**What this task involves**
Copy everything from the line containing "What is the" down to the line containing "10.8 meters", putting "gravel path" in place of "dirt pathway" and changing nothing else.
---------------
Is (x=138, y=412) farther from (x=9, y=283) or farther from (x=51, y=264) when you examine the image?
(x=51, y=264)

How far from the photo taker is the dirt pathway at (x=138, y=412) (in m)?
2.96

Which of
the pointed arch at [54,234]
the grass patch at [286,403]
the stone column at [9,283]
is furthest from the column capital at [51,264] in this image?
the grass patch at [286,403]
---------------
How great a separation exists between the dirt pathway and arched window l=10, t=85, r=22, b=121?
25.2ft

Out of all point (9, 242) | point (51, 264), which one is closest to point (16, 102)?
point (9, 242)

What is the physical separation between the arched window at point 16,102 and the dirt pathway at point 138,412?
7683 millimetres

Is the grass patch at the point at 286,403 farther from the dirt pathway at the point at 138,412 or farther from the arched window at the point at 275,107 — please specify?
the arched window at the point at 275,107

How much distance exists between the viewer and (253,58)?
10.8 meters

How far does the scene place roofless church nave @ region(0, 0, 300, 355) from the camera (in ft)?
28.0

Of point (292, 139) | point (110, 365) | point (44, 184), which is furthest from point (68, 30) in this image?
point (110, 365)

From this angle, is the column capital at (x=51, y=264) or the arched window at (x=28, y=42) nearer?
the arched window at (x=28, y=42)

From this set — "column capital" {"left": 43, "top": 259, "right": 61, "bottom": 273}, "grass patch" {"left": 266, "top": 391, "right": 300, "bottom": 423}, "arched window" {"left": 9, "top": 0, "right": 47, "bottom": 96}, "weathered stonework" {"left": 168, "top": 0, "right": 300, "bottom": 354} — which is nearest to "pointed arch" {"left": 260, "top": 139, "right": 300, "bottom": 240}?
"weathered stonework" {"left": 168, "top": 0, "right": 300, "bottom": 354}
---------------
**Exercise output**
What is the physical separation between the arched window at point 16,102 and the gravel path at point 138,412?
7683 millimetres

Is the grass patch at the point at 286,403 farther from the gravel path at the point at 138,412 or farther from the arched window at the point at 275,107 — please specify?
the arched window at the point at 275,107

How much distance exists between the viewer and (253,58)?
10.8 meters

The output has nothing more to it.